Review of Exit Through the Gift Shop

A documentary about the ridiculousness of the art world was referred to me by the other half of The Bungling Idiots, notorious ragers against the art circle jerk machine from our UMBC days. How could I resist.

I have already spoken about how I think the art culture is mostly just a circle jerk of snobs who bind together so tightly to the movement that the laymen figure all these people can’t possibly be wrong. And no, I am not necessarily more articulate than that. I need to focus my rants when the rage starts to reach critical levels. Anyway, this documentary was supposed to poke fun at the world of art and the guy who told me I needed to see Memento before it left the theaters recommended it to me. And I was able to stream it right to my iPad while sitting on my couch. OK. I’m sold.

It starts by following a guy who was doing a documentary on the world of street art, something he fell ass backwards into. That was interesting enough, showing the guy that made the Obama posters and the Space Invaders guy, etc. Then it turns out that Banksy, one of the bigger street artists was actually the mastermind, doing a documentary on this documentarian when he falls ass backwards (maybe it’s the way he walks) into a successful art career based on misinterpreted advice, mass marketing and the circle jerkers’ inability to admit to being duped (and tell they’re being duped).

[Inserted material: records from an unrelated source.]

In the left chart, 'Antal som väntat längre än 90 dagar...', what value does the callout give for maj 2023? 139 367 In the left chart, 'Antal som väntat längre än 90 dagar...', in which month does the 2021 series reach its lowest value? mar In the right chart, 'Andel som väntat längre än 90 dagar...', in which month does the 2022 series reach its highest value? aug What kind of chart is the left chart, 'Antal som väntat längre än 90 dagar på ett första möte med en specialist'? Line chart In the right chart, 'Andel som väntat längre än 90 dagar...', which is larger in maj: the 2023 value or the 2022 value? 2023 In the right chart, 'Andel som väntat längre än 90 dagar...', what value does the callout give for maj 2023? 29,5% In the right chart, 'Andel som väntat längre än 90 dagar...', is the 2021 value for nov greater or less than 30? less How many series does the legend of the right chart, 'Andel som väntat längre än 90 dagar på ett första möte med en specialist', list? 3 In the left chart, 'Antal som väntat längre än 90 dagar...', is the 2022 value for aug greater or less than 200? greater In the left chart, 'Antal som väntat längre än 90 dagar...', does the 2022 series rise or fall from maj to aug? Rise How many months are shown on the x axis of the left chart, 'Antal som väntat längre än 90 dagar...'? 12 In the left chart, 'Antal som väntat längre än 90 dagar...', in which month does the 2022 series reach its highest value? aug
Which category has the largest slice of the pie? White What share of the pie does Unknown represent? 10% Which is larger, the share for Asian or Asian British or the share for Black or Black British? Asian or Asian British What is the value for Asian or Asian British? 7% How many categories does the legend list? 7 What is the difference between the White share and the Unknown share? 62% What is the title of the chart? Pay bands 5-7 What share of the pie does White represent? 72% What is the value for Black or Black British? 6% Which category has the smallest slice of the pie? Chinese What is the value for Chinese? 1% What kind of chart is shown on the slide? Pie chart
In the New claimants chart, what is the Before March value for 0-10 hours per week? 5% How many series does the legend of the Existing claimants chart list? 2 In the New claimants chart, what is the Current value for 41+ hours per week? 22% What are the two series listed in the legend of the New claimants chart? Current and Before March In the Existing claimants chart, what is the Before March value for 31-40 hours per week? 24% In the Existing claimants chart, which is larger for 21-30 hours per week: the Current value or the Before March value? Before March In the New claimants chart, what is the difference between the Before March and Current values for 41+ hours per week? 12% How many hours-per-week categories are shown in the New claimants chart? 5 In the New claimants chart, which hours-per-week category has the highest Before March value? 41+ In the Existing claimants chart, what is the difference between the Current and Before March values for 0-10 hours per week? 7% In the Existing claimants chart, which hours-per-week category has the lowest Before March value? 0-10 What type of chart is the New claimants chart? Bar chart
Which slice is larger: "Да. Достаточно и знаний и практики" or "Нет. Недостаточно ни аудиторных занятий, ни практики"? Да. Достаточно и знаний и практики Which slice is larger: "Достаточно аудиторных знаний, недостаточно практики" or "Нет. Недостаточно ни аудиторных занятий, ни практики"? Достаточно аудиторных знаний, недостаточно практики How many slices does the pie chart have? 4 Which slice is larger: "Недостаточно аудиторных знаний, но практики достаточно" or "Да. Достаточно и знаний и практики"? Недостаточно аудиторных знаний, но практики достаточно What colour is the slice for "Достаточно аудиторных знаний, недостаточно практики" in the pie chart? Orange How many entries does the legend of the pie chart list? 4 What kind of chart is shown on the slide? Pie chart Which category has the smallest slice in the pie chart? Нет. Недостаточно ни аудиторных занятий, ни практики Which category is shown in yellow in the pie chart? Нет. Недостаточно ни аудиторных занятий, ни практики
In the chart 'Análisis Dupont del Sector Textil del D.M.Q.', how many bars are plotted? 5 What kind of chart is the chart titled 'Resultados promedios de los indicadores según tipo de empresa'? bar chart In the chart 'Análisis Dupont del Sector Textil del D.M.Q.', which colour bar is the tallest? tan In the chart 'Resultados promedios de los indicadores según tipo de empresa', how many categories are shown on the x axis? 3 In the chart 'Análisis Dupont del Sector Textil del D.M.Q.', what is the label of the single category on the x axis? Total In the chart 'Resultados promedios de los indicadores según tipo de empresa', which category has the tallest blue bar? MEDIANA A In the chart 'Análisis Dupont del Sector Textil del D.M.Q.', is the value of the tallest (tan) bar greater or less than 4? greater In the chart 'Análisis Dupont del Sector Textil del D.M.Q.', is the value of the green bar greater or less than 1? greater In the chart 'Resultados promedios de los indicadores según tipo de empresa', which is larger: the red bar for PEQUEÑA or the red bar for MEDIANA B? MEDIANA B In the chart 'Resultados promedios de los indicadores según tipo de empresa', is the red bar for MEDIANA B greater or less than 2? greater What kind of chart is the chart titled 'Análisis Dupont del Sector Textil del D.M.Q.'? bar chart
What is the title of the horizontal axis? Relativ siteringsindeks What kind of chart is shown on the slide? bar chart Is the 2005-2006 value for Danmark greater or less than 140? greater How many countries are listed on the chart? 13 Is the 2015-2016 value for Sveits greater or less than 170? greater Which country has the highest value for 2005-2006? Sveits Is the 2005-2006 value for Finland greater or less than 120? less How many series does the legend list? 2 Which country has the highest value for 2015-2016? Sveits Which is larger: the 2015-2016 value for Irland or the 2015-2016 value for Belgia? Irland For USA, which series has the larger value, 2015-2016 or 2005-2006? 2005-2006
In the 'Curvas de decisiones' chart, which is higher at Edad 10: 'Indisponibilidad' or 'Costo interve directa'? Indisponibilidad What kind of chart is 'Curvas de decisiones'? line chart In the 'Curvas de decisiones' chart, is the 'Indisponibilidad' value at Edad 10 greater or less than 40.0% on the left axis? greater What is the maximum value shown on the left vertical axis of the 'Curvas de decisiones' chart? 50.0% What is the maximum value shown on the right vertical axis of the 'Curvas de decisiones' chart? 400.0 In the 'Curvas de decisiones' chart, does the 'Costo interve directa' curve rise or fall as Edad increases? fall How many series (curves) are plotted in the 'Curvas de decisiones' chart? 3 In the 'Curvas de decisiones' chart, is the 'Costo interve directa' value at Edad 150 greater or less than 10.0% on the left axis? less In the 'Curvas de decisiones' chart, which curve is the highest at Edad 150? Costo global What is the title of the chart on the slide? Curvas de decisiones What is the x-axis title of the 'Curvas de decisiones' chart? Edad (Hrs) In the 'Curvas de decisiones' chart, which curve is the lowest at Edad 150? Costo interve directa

If this documentary is real (there is speculation that it isn’t, based on Banksy’s reputation), it encapsulates everything that is wrong with the art world and gives me an opening and closing argument in every conversation I have on this topic. Either way, it shines a white hot spotlight in the shape of Marcel Duchamp on art critics, collectors and fans and what they consider to be “art.” 7.5 bugs (out of 10).